2010-02-22

Here’s the basic setup for Kobe Abe’s The Woman in the Dunes: A teacher by profession and entomologist by passion plans a brief getaway from the daily routine to collect insects in a sandy region of Japan near the ocean. Only, after missing the bus home, he finds himself taken care of through the initial hospitality of a small outlying village, but only later to discover that he’s been placed at the bottom of an enormous sandpit, where awaits a 30 year old woman, a rotting hut and the necessary task of shoveling sand every night to avoid their burial from the constantly shifting and collapsing walls of the pit.

An unrealistic story but perfect for a philosophical allegory, one not unlike the Sisyphus myth. And in some respects, the less said the better because the joy in reading The Woman in the Dunes is the play in perspectives and concepts that work in and out of the text. An overall quality that’s permeable rather than definitive, so contradictory premises our quite at home in a person’s reading, which is what makes them all the more challenging. Who’s more ‘free’, the woman who accepts her fate or the man who never gives up on the dream of escaping? Is this a story that criticizes or is in support of domestic cohabitation? Does sexuality liberate individuals from their social contexts or does it only bind them? The questions and possibilities are meant to be expansive rather than reductive, whether it be with broader philosophical notions or examining the social structures that we, more often than not, willingly submit to as we live our lives.

Collected data entries:

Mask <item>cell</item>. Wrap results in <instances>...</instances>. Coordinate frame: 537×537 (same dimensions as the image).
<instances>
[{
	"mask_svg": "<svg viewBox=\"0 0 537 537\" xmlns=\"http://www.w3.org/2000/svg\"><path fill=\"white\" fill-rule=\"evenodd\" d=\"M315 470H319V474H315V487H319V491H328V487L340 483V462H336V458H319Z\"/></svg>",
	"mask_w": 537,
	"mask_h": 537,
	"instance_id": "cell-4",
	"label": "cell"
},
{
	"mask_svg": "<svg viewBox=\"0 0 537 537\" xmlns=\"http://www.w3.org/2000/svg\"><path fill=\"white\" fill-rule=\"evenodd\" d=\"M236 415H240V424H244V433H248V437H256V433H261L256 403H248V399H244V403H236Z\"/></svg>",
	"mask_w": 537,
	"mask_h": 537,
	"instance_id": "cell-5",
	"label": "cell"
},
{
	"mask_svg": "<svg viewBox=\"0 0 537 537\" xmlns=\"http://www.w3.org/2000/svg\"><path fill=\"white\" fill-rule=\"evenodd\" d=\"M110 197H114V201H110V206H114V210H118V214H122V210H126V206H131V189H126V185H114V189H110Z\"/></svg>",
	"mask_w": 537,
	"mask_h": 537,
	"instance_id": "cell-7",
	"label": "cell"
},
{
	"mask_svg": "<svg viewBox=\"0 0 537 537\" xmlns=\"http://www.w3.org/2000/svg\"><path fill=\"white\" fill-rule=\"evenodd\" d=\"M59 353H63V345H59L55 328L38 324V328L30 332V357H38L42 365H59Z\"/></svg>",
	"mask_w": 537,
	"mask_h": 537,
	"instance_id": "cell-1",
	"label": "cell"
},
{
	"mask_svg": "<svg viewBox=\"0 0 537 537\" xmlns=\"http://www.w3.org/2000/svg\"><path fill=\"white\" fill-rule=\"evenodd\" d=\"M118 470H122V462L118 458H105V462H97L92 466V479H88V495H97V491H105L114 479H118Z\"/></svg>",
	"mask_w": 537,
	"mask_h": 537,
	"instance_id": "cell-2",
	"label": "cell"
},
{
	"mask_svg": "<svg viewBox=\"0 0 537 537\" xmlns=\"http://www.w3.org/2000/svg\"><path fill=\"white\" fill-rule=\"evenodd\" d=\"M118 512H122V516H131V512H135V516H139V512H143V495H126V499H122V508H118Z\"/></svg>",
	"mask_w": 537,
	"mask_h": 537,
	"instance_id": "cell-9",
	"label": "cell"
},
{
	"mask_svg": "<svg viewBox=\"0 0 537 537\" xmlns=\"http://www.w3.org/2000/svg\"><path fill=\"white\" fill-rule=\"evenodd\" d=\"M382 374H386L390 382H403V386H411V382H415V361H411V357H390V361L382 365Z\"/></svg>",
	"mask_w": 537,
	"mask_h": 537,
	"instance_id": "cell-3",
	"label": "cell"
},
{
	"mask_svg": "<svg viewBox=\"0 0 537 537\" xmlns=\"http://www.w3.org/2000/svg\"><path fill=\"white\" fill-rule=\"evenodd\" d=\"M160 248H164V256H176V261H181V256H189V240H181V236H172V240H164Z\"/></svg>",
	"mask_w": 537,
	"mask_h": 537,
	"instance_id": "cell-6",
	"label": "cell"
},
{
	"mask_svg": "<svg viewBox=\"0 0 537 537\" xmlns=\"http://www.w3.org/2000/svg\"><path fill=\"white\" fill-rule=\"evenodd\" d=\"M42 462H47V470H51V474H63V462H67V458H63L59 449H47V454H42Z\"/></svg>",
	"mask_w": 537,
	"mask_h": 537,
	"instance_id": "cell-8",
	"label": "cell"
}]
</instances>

## TASK 1
Answer these questions using the review of The Woman in the Dunes:
(a) What is the teacher's passion?
(b) How old is the woman waiting at the bottom of the sandpit?
(c) Which myth does the review compare the story to?
## TASK 2
Carry on the review of The Woman in the Dunes, picking up after its final sentence.

## EXERCISE ANSWER 1
(a) Entomology; he is an entomologist by passion.
(b) She is 30 years old.
(c) The Sisyphus myth.

## EXERCISE ANSWER 2
How the book is written is worth noting as well. Initially, the events are largely factual and make this unrealistic tale believable. Abe works the narrative forward by giving step by step accounts as to the physical details of the story as well as the internal emotions of the trapped man as he begins to realize the situation he’s in and desparately wanting to get out of. In contrast though, as the book moves along, the writing falls into more abstract paragraphs that rely upon associative connections rather than the logical progression that is largely relied upon at the beginning of the book. And this is what works to open the book up for its myriad implications and repeated readings. Endless possibilities.